Estimated Monthly Operating Costs

  • Light Usage (10 commands/day): ~$3-10/month
  • Heavy Usage (50 commands/day): ~$15-50/month
  • Wake word licensing: ~$2-5/month

Conclusion & Next Steps

This voice automation system represents a cutting-edge approach to local smart home control, combining the latest in speech recognition with advanced AI interpretation. The architecture prioritizes privacy, reliability, and extensibility while maintaining the local-only operation you desire.

Key Success Factors:

  1. Proven Technology Stack: Whisper + Claude Code + Home Assistant
  2. Privacy-First Design: Audio never leaves local network
  3. Flexible Architecture: Easy to extend and customize
  4. Reliable Fallbacks: Multiple failure recovery mechanisms

Recommended Implementation Approach:

  1. Start with Home Assistant foundation
  2. Add voice components incrementally
  3. Test thoroughly at each phase
  4. Optimize for your specific use patterns

The combination of your technical expertise, existing infrastructure, and this comprehensive architecture plan sets you up for success in creating a truly advanced, private, and powerful voice-controlled smart home system.

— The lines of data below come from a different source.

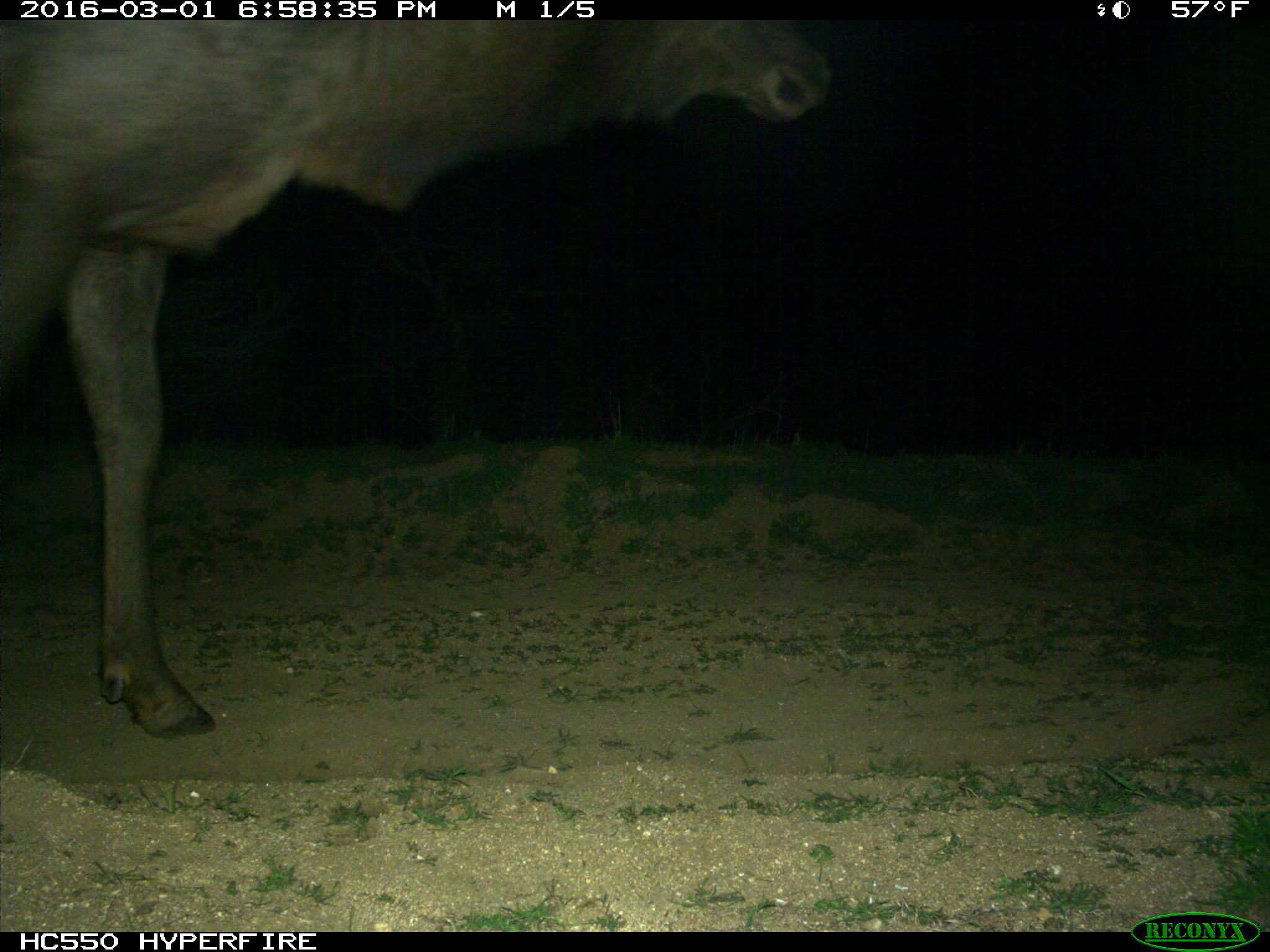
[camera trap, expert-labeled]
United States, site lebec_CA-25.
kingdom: Animalia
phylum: Chordata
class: Mammalia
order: Artiodactyla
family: Cervidae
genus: Cervus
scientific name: Cervus canadensis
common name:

This system will provide the advanced automation capabilities that Apple Home lacks while maintaining the local control and privacy that drove your original Home Assistant interest. The addition of Claude Code as the natural language processing layer bridges the gap between human speech and technical automation in a way that would be extremely difficult to achieve with traditional rule-based systems.